-- Start Exercise material --

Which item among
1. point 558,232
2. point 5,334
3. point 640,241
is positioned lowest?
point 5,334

-- End Exercise material --

• Task requirements
Copy the listing above again, replacing "positioned" with "placed" and leaving everything else unchanged.

• Expected output
Which item among
1. point 558,232
2. point 5,334
3. point 640,241
is placed lowest?
point 5,334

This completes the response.